I have PD (Permitted Development Rights) for a ground floor rear extension, 6 or 8 metres long…meaning I do not need to apply for planning permission… so can I just build it?
Q: I want to build a ground floor rear extension, 6 or 8 metres long. I understand that we have PD (Permitted Development Rights) to do this, meaning I do not need to apply or planning permission – so can I just build it?
The short answer is: No. You cannot build your extension without first applying for a Prior Notification.
The long answer is: Under the permitted development rights, the original (as it stood in or prior to 1948) rear wall of a detached house can be extended up to 8 metres in depth with a single storey extension, and up to 6 metres if you live in a semi-detached or terrace house. First you need to establish that your house has PD rights. Some homes are in a conservation area or designated land, including other “protected” areas, such as National Parks, areas of outstanding natural beauty, the Norfolk or Suffolk Broads or a World Heritage Site/Listed building. Some local authorities may also have removed PD rights by introducing an Article 4 direction for your house/area. In these cases, you will not have PD rights on your property, and you will need to apply for planning permission for works that would normally be covered under PD. However, even in those areas you can still build a 3- or 4-metre rear extension, depending on if you live in a semidetached or terrace house.
Flats, maisonettes or any other types of building other than a single dwelling house, do not have the PD rights at all. This means that you won’t be able to build your extension, or any type of extension (even a shed in the back garden), without full planning permission. Also, be aware that if your property has an enforcement notice, it will not have the benefit of any PD rights.
How do I apply?
Before building a 6-metre (on a semi-detached or terrace house) or 8-metre (on a detached house) single storey rear extension you will need to apply for prior approval/notification to the local council, informing them that you are wanting to build this extension. You will also need to supply a full pack of existing and proposed drawings, including sizes and elevations. The council will send notification to the neighbouring properties with which your house shares boundaries (adjoining and rear neighbours) for the proposed development.

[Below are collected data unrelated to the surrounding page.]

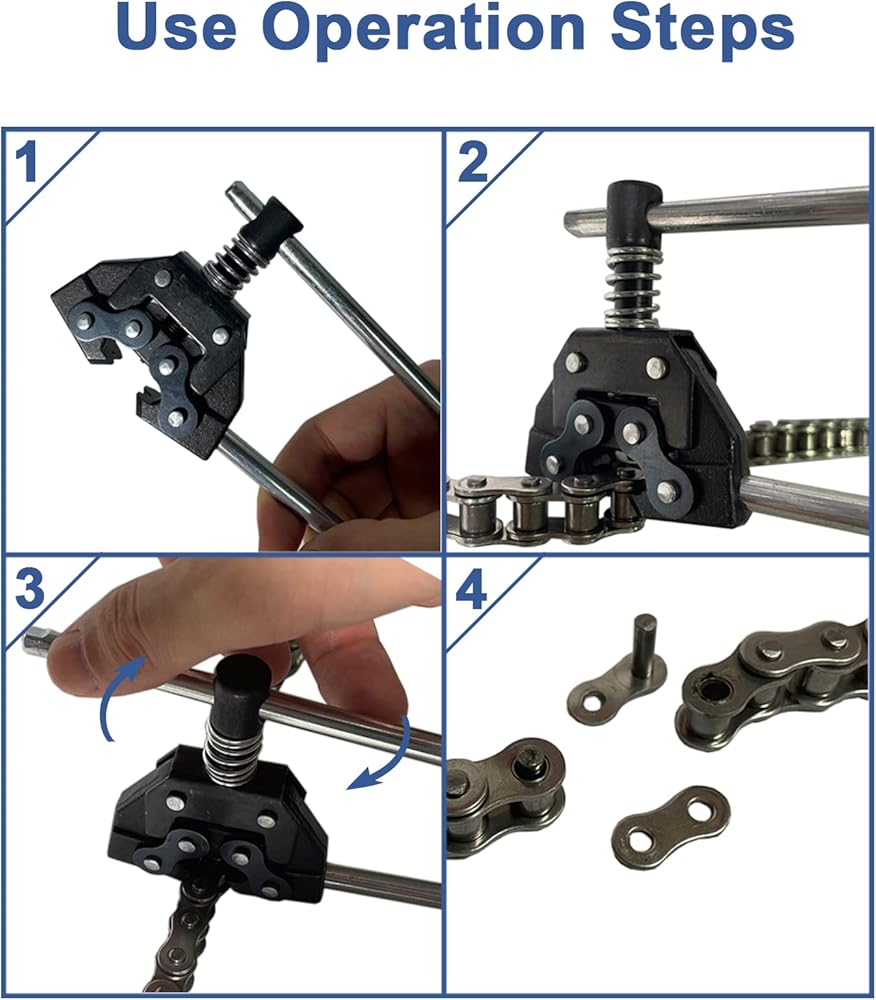 Use Operation Steps

1

2

3

4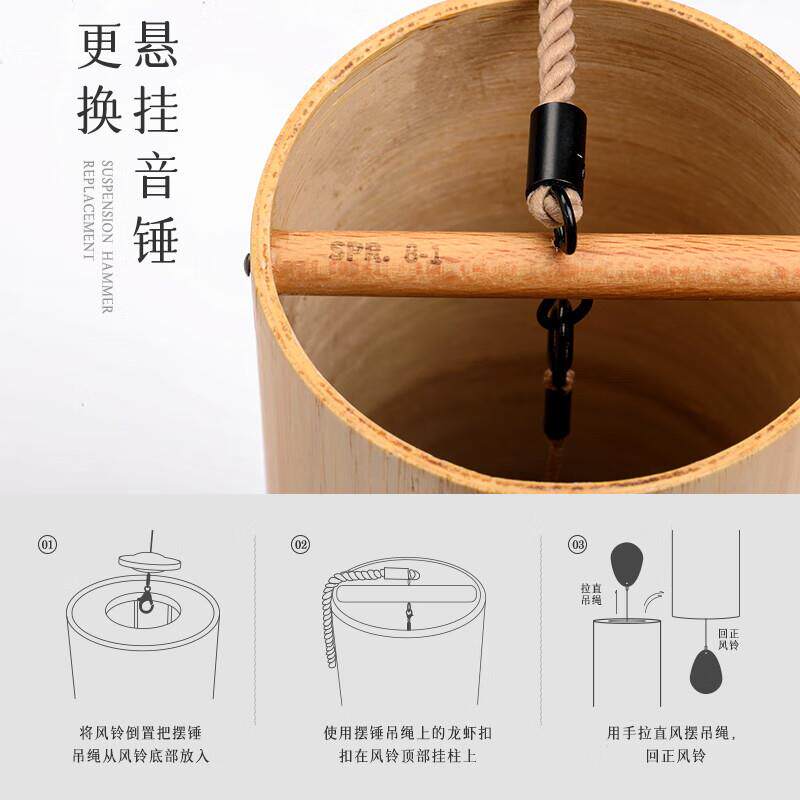 更换悬挂音锤

SUSPENSION HAMMER REPLACEMENT

SPR. 8-1

01

将风铃倒置把摆锤吊绳从风铃底部放入

02

使用摆锤吊绳上的龙虾扣扣在风铃顶部挂柱上

03

拉直吊绳

回正风铃

用手拉直风摆吊绳，回正风铃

If no objections are received from the neighbours, you automatically get approval after 42 days. If any objections are received from the neighbours then the council will evaluate the impact cause to the neighbouring properties in terms of daylight/sunlight, loss of privacy or outlook. You may need to demonstrate that there is no harm caused to the neighbouring properties from the proposed development.

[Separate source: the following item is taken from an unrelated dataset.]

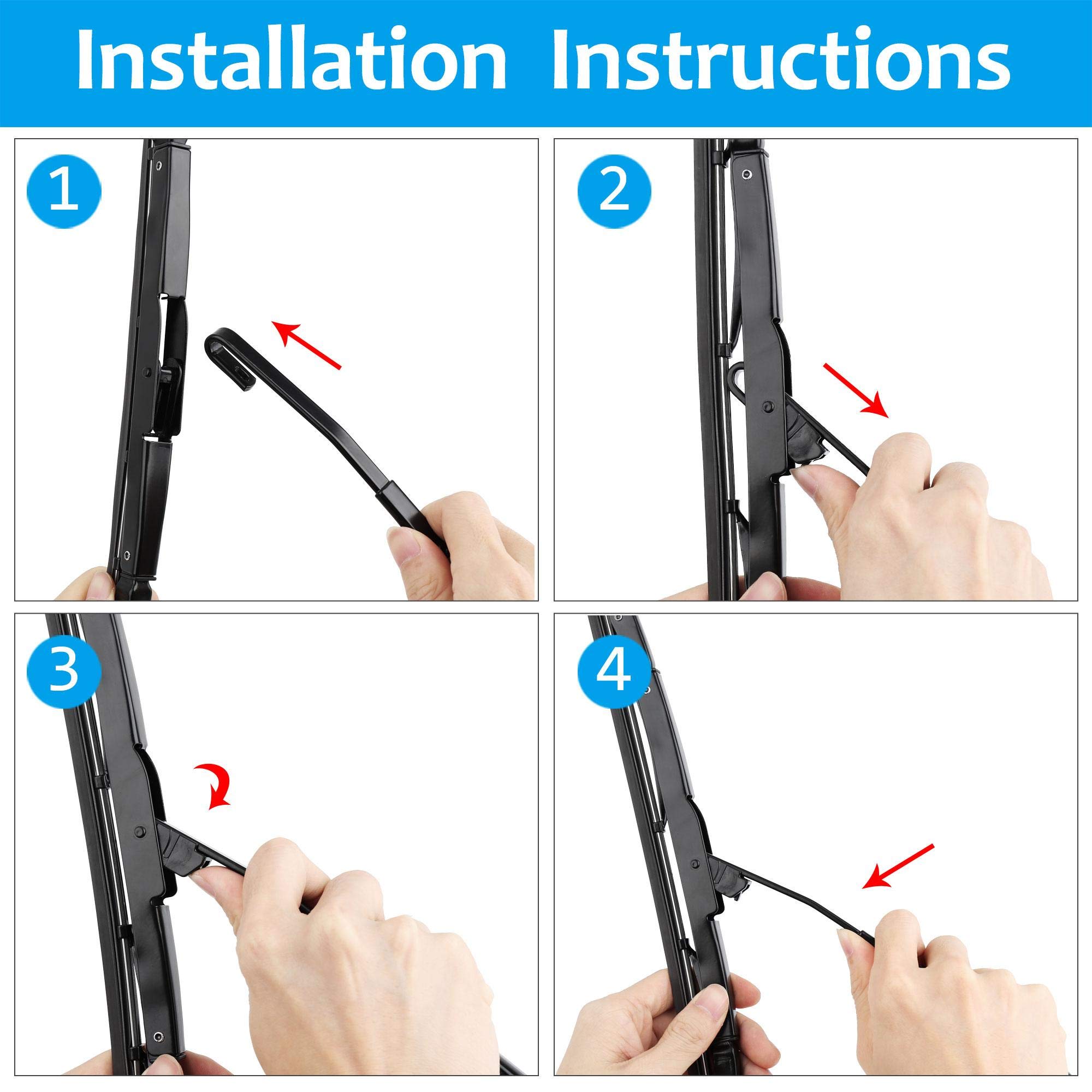 Installation Instructions

1

2

3

4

After you receive your decision of approval for the extension, you will need to get engineering and building regulation drawings and submit those to building control (either using the council or a private building control firm).
The above requirement for building control is for any type of structural work, even redoing your roof or a small 3-metre back extension.
When should I submit my application to the building control?
The building control application, as well as the drawings, must be submitted at least five days before commencing the works. This is called an “Initial Notice.” Once you have received approval from building control, you can start the construction. It’s also beneficial to have a chat with a party wall surveyor before starting any structural works, especially if you are intending to build on the boundary or close to it.